**SELECTED TEXT:**

Self-publishing services providers do not necessarily exploit authors, though. It frankly depends on the company and how they work. Any company that holds out the promise of an author getting rich and famous through publishing their book is doing a disservice to the author; but if an author enters into a self-publishing arrangement with eyes wide open and realistic expectations, then self-publishing can work on all sorts of levels for an author. Remember, there are far more authors out there who want to publish for all sorts of reasons, and who do not expect to hit the Richard & Judy no 1 spot!

At Matador we used to offer an independent critique service to authors for their manuscripts. Though I say it myself, it was a good service with well prepared critiques that didn't flim-flam the authors. But we felt that even offering such a service left us open to the accusation that we were saying every manuscript was fantastic so the author would publish with us -- the old vanity publisher trick -- so now we don't offer that service to authors. Instead we recommend The Writers' Workshop as we know that they do good work with authors, mainstream and self-publishing.

Finally, Matador is part of Troubador Publishing Ltd, which publishes its own books lists under mainstream arrangements with authors. We keep the two imprints entirely separate, so that self-publishing authors know exactly what arrangements they are entering into. It can work as long as the waters aren't (deliberately?) muddied by the company offering the publishing services to authors.

Jane Smith said...

Hello, Jeremy. Didn't Matador initially publish Steven Dunne (sp?), who has now been picked up by HarperCollins?

I don't know much about your company, so I shall not comment on the bulk of your post: I just wanted to point out that I wholeheartedly endorse your second paragraph. Self-publishing can be a very good thing, for the right book in the right circumstances, if the writer is adequately informed about the realities of such a plan.

What YouWriteOn is, though, is vanity publishing--a very different thing.

Meanwhile, I'd be very interested to hear what the Arts Council have told you about its involvement with YouWriteOn: do email me in confidence (hprw at tesco dot net) if you'd rather keep it slightly more private.

jeremy_thompson said...

Hi Jane. I got the brush off from the Arts Council, but it was early days in the whole thing. Hopefully it being one of many communications they received on the subject may have stirred them into some form of action... you can live in hope!

(Items from a dataset)

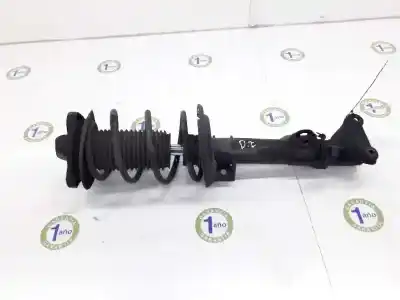 Автозапчасти б/у передний левый амортизатор за clase c clase c berlina 2.1 cdi ссылки oem iam a2043201066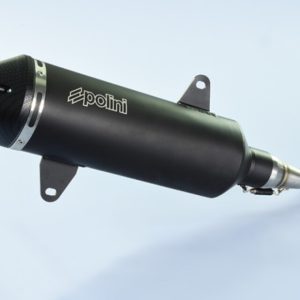 Silencieux POLINI Euro 4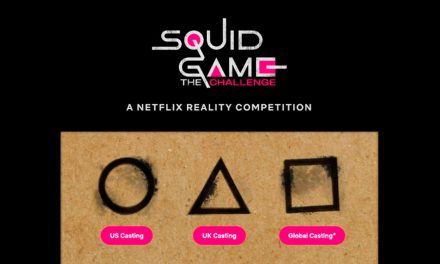 ¿Te interesa? Podrías ganar 4 millones de dólares en reality del Juego del Calamar de Netflix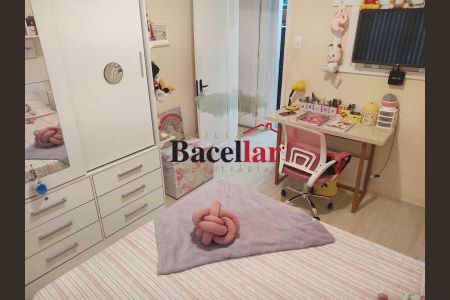 Apartamento à venda com 2 quartos, 79m² em Lins de Vasconcelos, Rio de Janeiro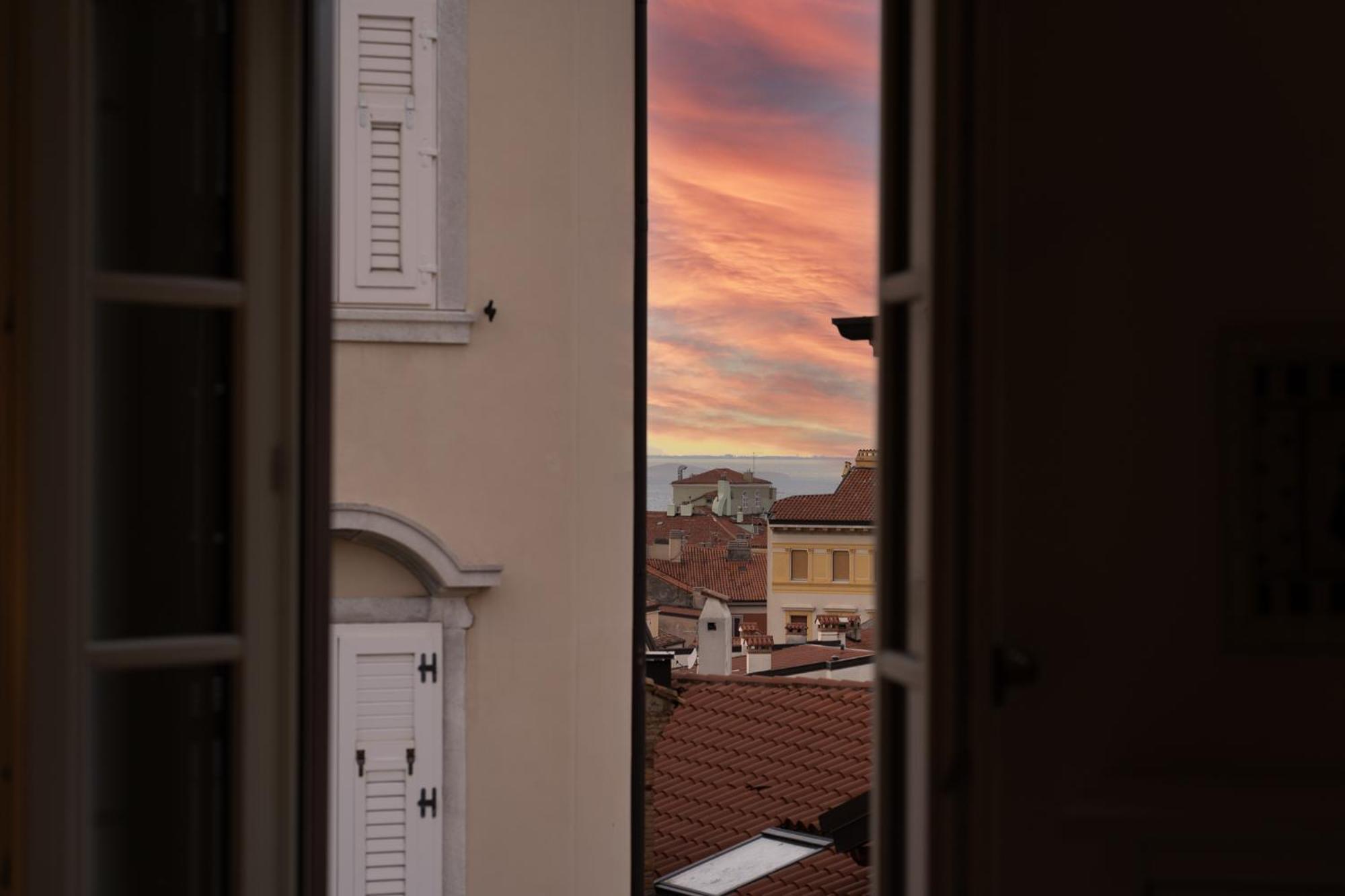 San Michele -2 Minutes To Piazza Unita Centre * Trieste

**EXERCISE INSTRUCTIONS:**
(a) List every company or organization named in the self-publishing discussion, leaving out the Richard & Judy reference.
(b) Please echo the self-publishing discussion from "Jane Smith said..." to "such a plan.".

**SOLUTIONS TO THE TASKS:**
(a)
Matador
The Writers' Workshop
Troubador Publishing Ltd
HarperCollins
YouWriteOn
the Arts Council

(b)
Jane Smith said...

Hello, Jeremy. Didn't Matador initially publish Steven Dunne (sp?), who has now been picked up by HarperCollins?

I don't know much about your company, so I shall not comment on the bulk of your post: I just wanted to point out that I wholeheartedly endorse your second paragraph. Self-publishing can be a very good thing, for the right book in the right circumstances, if the writer is adequately informed about the realities of such a plan.